■ Your goal:
In the entries that follow, repeat exactly the lines from the one that has "Finches Feeding" through the one that has "comfort eagle meaning", but omit pictures.

■ Extracted data:
Content starts

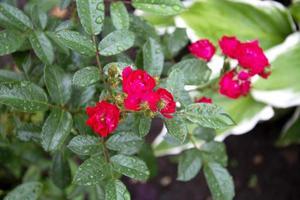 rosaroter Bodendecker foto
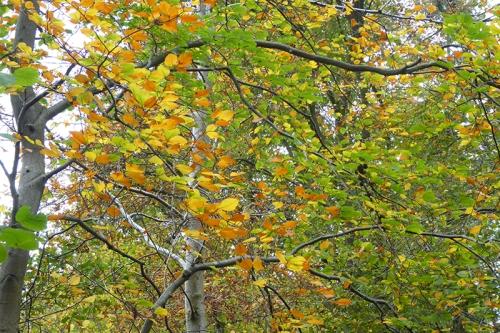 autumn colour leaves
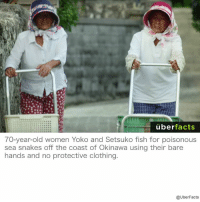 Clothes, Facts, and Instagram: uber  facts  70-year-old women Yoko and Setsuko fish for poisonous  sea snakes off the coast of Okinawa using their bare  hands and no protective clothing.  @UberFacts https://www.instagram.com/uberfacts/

Content ends
Content starts

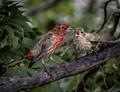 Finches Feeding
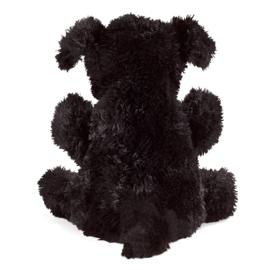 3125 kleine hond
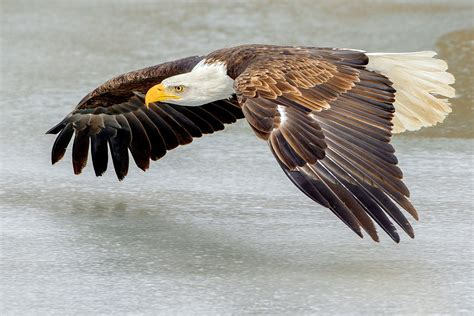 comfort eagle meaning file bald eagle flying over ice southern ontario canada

Content ends

■ Answer box:
 Finches Feeding
 3125 kleine hond
 comfort eagle meaning file bald eagle flying over ice southern ontario canada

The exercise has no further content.